## Document section
+++

Friday , December 13, 2024

Merchant Acquirer Shift4 Payments Prices IPO Above Expected Range

Investors appear eager to buy stocks of payment-processing companies as evidenced Thursday by Shift4 Payments Inc. pricing its initial public offering at $23 per share, nearly 10% above the high end of the $19 to $21 range it had expected just days earlier.

Shift4’s shares opened late Friday morning on the New York Stock Exchange at $33.10, according to Yahoo! Finance, fully 44% above the IPO price. Just before noon Eastern time they were going for $33.21. Shares trade under the ticker symbol FOUR.

Allentown, Pa.-based Shift4 priced 15 million shares of Class A common stock in the IPO for gross proceeds of $345 million before underwriting expenses. The underwriters have a 30-day option to buy 2.25 million more common shares.

+++

[Data records]
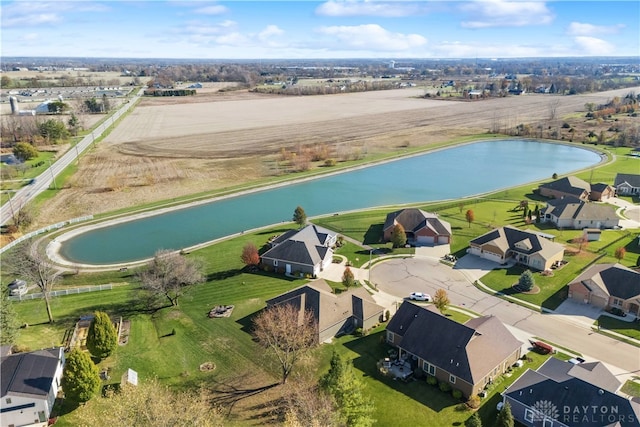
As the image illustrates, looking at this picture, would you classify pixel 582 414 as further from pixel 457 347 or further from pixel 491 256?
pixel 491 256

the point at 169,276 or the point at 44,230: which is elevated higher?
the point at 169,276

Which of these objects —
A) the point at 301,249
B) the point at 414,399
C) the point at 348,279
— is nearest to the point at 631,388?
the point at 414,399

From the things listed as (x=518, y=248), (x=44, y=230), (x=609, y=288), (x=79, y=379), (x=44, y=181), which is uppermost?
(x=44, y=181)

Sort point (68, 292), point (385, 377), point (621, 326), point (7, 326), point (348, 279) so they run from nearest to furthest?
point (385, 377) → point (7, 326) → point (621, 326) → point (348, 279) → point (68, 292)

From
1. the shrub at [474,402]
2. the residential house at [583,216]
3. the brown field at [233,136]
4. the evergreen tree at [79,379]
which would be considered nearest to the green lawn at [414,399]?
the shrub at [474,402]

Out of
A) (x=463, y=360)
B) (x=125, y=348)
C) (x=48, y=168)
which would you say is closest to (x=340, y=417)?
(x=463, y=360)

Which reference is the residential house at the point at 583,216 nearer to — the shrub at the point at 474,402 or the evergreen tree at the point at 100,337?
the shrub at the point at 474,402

+++

## Complete the following
**1)** Answer the following questions using the Shift4 IPO article.
(a) At what price per share did Shift4 Payments price its initial public offering?
(b) At what price did Shift4's shares open on the New York Stock Exchange?
(c) How many shares of Class A common stock did Shift4 price in the IPO?
**2)** Revise the passage of the Shift4 IPO article that begins at the words "Merchant Acquirer Shift4" and stops after "more common shares.", replacing "eager" with "keen".
The records were drawn from a separate source and are unrelated to the article.

## Solutions in order
**1)**
(a) $23 per share
(b) $33.10
(c) 15 million shares

**2)**
Merchant Acquirer Shift4 Payments Prices IPO Above Expected Range

Investors appear keen to buy stocks of payment-processing companies as evidenced Thursday by Shift4 Payments Inc. pricing its initial public offering at $23 per share, nearly 10% above the high end of the $19 to $21 range it had expected just days earlier.

Shift4’s shares opened late Friday morning on the New York Stock Exchange at $33.10, according to Yahoo! Finance, fully 44% above the IPO price. Just before noon Eastern time they were going for $33.21. Shares trade under the ticker symbol FOUR.

Allentown, Pa.-based Shift4 priced 15 million shares of Class A common stock in the IPO for gross proceeds of $345 million before underwriting expenses. The underwriters have a 30-day option to buy 2.25 million more common shares.